Porsche has found a clever use for 3D printing technology. The company is experimenting with ways to produce 3D-printed seat cushions that will give buyers the option of specifying the amount of firmness they want.
Its engineering department starts with a shell made with carbon fiber to keep weight in check. It then adds a layer of foam and tops it with a 3D-printed piece, the firmness of which depends on each buyer’s preference. Enthusiasts will initially have three firmness options to choose from (hard, medium, and soft). The chosen upholstery tops this layer.

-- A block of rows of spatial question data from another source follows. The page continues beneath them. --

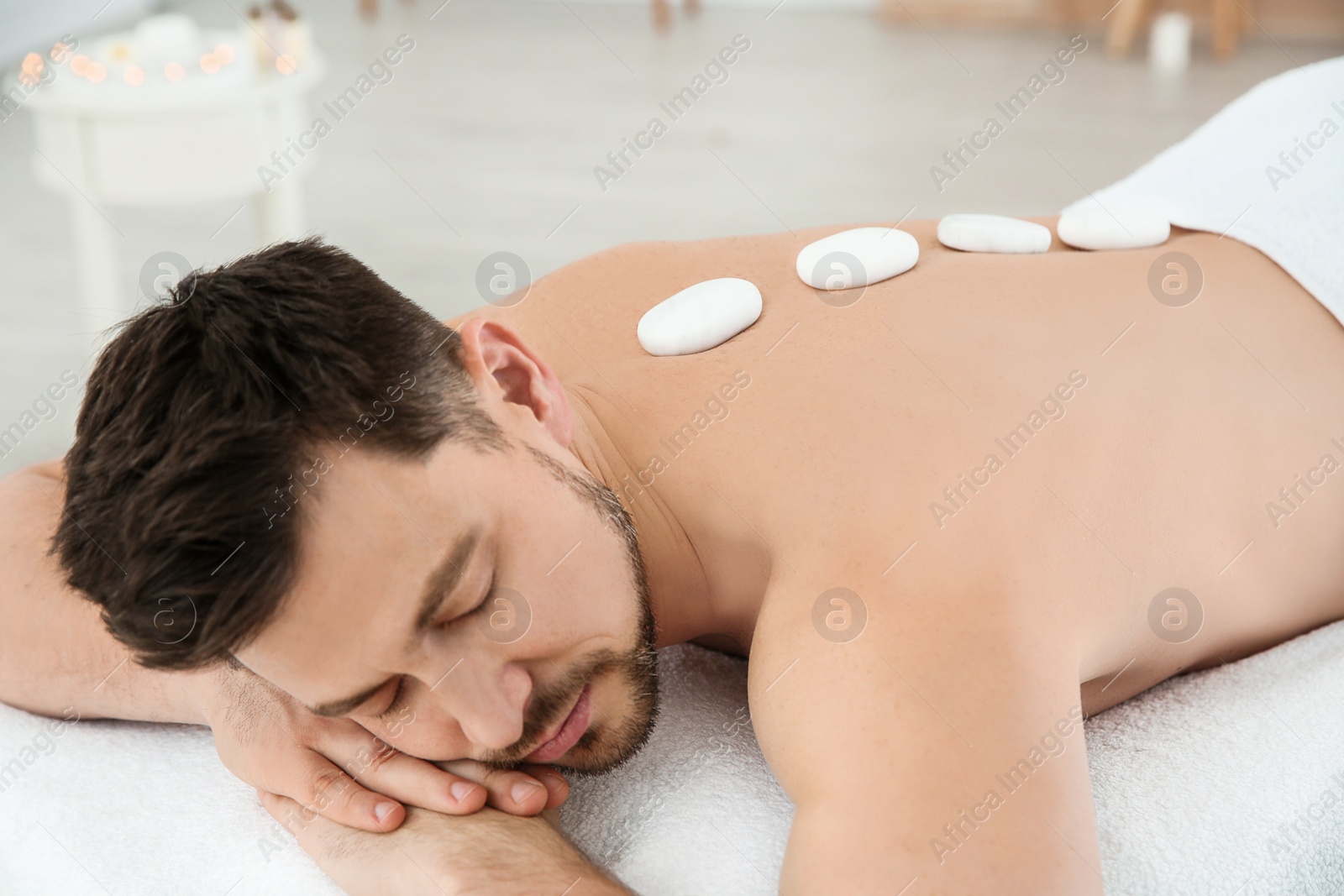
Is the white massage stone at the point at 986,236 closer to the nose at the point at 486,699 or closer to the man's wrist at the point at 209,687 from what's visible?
the nose at the point at 486,699

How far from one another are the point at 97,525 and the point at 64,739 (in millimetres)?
422

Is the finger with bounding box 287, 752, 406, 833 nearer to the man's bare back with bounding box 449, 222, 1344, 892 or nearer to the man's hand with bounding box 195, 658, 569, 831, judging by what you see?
the man's hand with bounding box 195, 658, 569, 831

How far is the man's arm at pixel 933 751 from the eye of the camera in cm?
82

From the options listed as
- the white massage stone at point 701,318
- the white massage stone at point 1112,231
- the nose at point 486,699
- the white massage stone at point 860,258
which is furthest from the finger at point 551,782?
the white massage stone at point 1112,231

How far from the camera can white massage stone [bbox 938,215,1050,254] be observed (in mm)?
1298

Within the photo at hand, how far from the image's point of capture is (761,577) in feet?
3.38

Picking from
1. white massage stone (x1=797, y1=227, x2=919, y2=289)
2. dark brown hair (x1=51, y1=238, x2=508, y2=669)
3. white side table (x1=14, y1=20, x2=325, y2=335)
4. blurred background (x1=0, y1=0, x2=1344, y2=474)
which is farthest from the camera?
blurred background (x1=0, y1=0, x2=1344, y2=474)

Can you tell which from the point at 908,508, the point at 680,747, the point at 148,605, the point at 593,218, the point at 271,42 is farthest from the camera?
the point at 593,218

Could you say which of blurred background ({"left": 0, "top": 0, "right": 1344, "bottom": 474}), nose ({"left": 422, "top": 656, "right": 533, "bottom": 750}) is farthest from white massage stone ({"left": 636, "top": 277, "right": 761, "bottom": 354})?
blurred background ({"left": 0, "top": 0, "right": 1344, "bottom": 474})

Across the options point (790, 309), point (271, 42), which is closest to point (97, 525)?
point (790, 309)

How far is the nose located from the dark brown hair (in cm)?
14

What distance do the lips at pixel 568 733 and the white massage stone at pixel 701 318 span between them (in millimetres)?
341

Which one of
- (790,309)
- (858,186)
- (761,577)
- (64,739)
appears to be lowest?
(858,186)

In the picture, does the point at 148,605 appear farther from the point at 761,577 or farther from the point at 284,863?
the point at 761,577
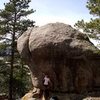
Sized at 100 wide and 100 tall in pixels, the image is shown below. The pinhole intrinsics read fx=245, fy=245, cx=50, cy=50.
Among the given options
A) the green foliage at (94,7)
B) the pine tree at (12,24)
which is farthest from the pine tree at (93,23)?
the pine tree at (12,24)

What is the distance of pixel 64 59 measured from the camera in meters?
17.2

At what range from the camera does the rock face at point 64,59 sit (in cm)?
1677

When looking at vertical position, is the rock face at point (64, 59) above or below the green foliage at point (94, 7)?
below

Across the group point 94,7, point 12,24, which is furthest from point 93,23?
point 12,24

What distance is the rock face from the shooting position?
1677 cm

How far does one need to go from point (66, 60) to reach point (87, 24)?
4.32 meters

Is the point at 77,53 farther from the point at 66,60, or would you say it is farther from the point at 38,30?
the point at 38,30

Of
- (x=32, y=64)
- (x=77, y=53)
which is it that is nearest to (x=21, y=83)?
(x=32, y=64)

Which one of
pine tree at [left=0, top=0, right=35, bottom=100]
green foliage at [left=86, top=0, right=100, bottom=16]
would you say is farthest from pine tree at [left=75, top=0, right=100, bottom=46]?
pine tree at [left=0, top=0, right=35, bottom=100]

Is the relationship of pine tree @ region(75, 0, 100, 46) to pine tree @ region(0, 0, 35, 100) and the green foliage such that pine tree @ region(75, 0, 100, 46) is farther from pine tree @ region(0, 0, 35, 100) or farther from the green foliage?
pine tree @ region(0, 0, 35, 100)

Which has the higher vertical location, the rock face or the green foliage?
the green foliage

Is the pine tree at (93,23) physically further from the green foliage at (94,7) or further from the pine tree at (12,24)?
the pine tree at (12,24)

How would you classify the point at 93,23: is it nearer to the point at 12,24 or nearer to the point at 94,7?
the point at 94,7

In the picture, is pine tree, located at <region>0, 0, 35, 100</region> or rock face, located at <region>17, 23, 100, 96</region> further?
pine tree, located at <region>0, 0, 35, 100</region>
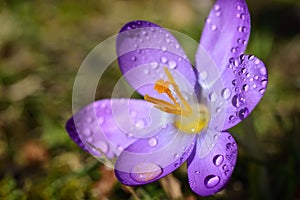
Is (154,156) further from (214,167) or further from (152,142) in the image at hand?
(214,167)

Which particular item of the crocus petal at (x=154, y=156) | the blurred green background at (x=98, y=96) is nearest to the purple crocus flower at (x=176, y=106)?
the crocus petal at (x=154, y=156)

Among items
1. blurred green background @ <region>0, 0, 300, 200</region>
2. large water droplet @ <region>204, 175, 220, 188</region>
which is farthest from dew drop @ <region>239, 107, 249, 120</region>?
blurred green background @ <region>0, 0, 300, 200</region>

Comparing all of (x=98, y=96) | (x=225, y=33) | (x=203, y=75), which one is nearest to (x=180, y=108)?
(x=203, y=75)

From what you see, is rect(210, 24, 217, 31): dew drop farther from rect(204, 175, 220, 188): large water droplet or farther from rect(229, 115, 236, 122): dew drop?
rect(204, 175, 220, 188): large water droplet

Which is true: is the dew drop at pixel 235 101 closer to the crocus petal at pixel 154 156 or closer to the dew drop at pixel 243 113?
the dew drop at pixel 243 113

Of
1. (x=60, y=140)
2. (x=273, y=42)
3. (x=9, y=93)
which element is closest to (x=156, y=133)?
(x=60, y=140)

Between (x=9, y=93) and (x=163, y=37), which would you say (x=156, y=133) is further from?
(x=9, y=93)
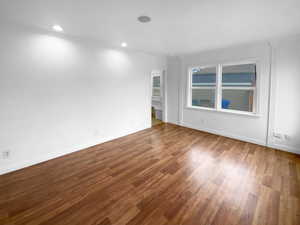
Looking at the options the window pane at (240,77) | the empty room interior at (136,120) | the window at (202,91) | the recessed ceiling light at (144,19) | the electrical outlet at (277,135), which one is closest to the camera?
the empty room interior at (136,120)

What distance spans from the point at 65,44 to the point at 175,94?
3.65 meters

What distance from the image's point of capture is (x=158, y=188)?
208 centimetres

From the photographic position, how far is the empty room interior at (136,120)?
179 cm

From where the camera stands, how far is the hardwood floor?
162cm

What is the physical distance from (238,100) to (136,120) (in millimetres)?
3177

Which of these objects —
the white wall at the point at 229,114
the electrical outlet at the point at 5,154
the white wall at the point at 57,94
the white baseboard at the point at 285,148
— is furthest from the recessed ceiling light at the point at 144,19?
the white baseboard at the point at 285,148

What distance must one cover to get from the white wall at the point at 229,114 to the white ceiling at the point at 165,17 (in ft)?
1.62

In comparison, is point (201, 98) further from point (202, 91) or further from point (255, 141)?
point (255, 141)

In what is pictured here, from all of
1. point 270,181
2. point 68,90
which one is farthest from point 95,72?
point 270,181

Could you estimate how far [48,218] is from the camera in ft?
5.27

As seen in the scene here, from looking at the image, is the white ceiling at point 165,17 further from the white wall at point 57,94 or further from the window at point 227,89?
the window at point 227,89

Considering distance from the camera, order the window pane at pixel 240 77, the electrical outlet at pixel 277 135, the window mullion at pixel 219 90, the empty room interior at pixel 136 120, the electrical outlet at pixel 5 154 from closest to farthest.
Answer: the empty room interior at pixel 136 120 < the electrical outlet at pixel 5 154 < the electrical outlet at pixel 277 135 < the window pane at pixel 240 77 < the window mullion at pixel 219 90

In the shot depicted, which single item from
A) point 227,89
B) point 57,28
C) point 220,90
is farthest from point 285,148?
point 57,28

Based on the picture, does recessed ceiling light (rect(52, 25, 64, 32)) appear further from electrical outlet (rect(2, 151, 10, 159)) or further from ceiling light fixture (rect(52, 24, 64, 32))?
electrical outlet (rect(2, 151, 10, 159))
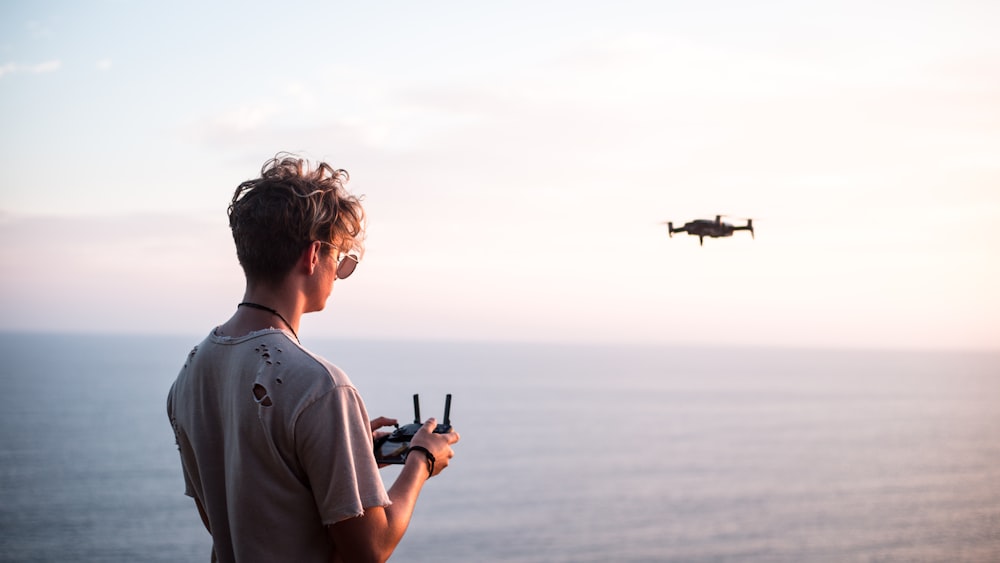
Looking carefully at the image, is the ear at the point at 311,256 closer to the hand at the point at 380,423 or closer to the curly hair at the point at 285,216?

The honeycomb-shaped latticework that emerges from the 3D printer is visible on either side of the seatback, adding a touch of tech-infused coolness to the car’s cabin. Porsche explained the end result isn’t only about looks or comfort; the bucket seat is actually lighter when built using this technique than units it currently puts in its cars, and it’s more comfortable to sit on daily. It can be cooled or heated, too, so you won’t sweat or freeze.
Looking ahead, and if buyer demand is there, Porsche expects advancements in 3D printing technology will help it work with individual customers to create a custom-designed seat from scratch. Buyers will have the option of selecting the level of firmness and support they want, whether they need it heated or cooled, and its color. They might also have the option of letting someone at Porsche measure their body to develop a seat.
Porsche will begin making 3D-printed seat cushions for the 911 and the 718 in May 2020. It will initially cap production at 40 prototype units that will end up underneath the butts of European race car drivers. The feedback the company receives from these early adopters will help it improve the technology, and the cushions will join the long list of Porsche Exclusive Manufaktur options halfway through 2021. Pricing hasn’t been announced yet, but don’t expect this option to become a budget-friendly alternative to standard, one-size-fits-all seat cushions.
The idea of offering à la carte seats, Subway-style, isn’t new. The odds of you fitting in the 919 Hybrid that won the 2017 edition of the 24 Hours of Le Mans are spectacularly low because, like a majority of high-level race cars, it’s fitted with a seat tailored to the person designated to drive it. Porsche swapped seats at every driver change. This practice is rare in the lower echelons of the automotive industry because it’s costly, though Aston Martin is measuring the patootie of every person who buys a limited-edition Valkyrie hypercar so it can manufacture custom seats.